### WORK ORDER
Pictures do not belong in the copy; retype the records below exactly.

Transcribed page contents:
=== Begin Enclosure ===

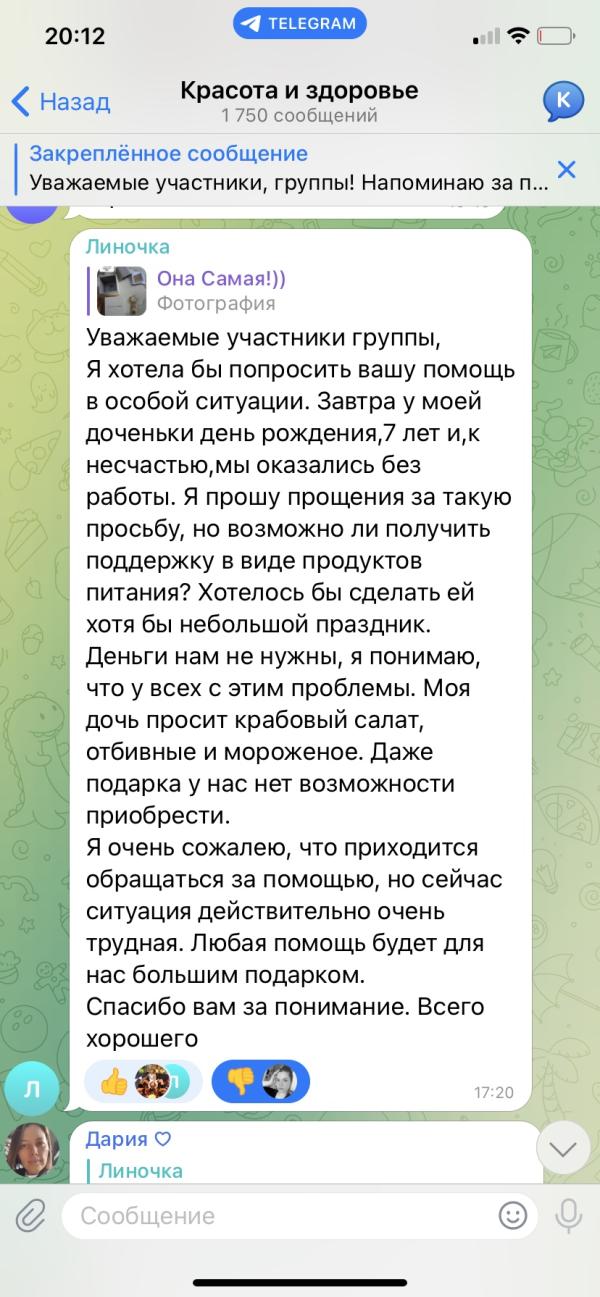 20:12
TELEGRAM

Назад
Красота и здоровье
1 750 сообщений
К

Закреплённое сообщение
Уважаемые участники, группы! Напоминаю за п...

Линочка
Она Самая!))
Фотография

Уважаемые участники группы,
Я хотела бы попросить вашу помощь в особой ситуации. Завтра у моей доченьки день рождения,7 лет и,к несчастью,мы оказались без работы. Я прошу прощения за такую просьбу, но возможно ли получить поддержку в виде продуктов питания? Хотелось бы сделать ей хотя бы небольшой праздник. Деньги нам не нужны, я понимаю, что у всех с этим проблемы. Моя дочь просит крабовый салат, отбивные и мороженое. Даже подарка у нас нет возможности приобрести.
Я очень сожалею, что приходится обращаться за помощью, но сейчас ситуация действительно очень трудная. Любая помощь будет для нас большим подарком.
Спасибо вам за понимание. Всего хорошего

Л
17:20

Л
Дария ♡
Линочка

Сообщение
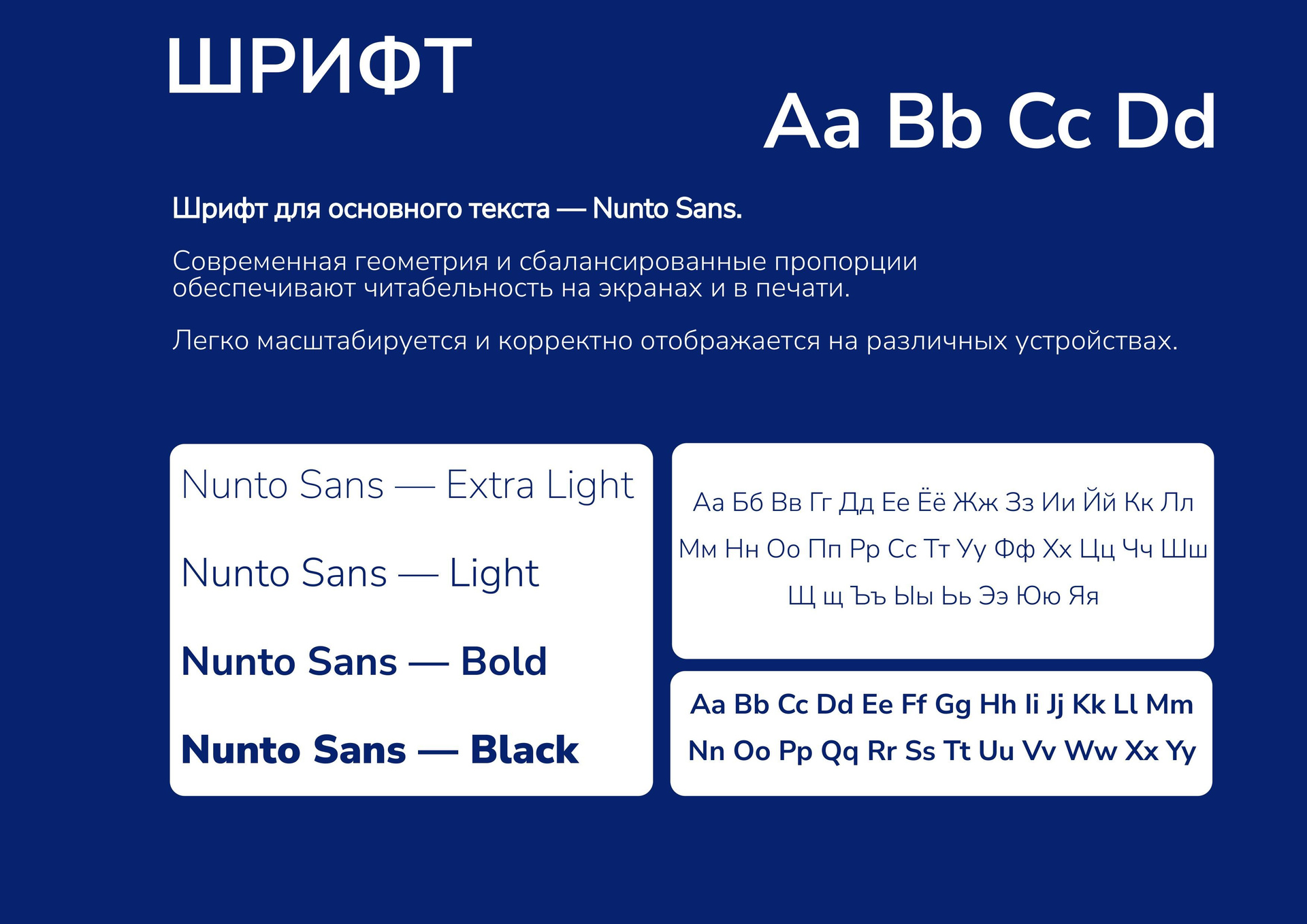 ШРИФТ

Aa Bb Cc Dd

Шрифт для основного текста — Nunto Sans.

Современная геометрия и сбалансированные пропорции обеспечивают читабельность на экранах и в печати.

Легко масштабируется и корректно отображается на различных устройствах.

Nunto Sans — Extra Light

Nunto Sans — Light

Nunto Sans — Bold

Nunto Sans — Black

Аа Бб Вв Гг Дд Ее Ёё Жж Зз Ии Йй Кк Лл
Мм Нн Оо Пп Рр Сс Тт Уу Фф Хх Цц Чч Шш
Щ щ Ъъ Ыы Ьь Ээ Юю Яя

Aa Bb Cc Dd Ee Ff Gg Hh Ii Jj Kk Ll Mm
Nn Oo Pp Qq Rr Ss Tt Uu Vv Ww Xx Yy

=== End Enclosure ===

### ANSWER FOR THE TASK
 20:12
TELEGRAM

Назад
Красота и здоровье
1 750 сообщений
К

Закреплённое сообщение
Уважаемые участники, группы! Напоминаю за п...

Линочка
Она Самая!))
Фотография

Уважаемые участники группы,
Я хотела бы попросить вашу помощь в особой ситуации. Завтра у моей доченьки день рождения,7 лет и,к несчастью,мы оказались без работы. Я прошу прощения за такую просьбу, но возможно ли получить поддержку в виде продуктов питания? Хотелось бы сделать ей хотя бы небольшой праздник. Деньги нам не нужны, я понимаю, что у всех с этим проблемы. Моя дочь просит крабовый салат, отбивные и мороженое. Даже подарка у нас нет возможности приобрести.
Я очень сожалею, что приходится обращаться за помощью, но сейчас ситуация действительно очень трудная. Любая помощь будет для нас большим подарком.
Спасибо вам за понимание. Всего хорошего

Л
17:20

Л
Дария ♡
Линочка

Сообщение
 ШРИФТ

Aa Bb Cc Dd

Шрифт для основного текста — Nunto Sans.

Современная геометрия и сбалансированные пропорции обеспечивают читабельность на экранах и в печати.

Легко масштабируется и корректно отображается на различных устройствах.

Nunto Sans — Extra Light

Nunto Sans — Light

Nunto Sans — Bold

Nunto Sans — Black

Аа Бб Вв Гг Дд Ее Ёё Жж Зз Ии Йй Кк Лл
Мм Нн Оо Пп Рр Сс Тт Уу Фф Хх Цц Чч Шш
Щ щ Ъъ Ыы Ьь Ээ Юю Яя

Aa Bb Cc Dd Ee Ff Gg Hh Ii Jj Kk Ll Mm
Nn Oo Pp Qq Rr Ss Tt Uu Vv Ww Xx Yy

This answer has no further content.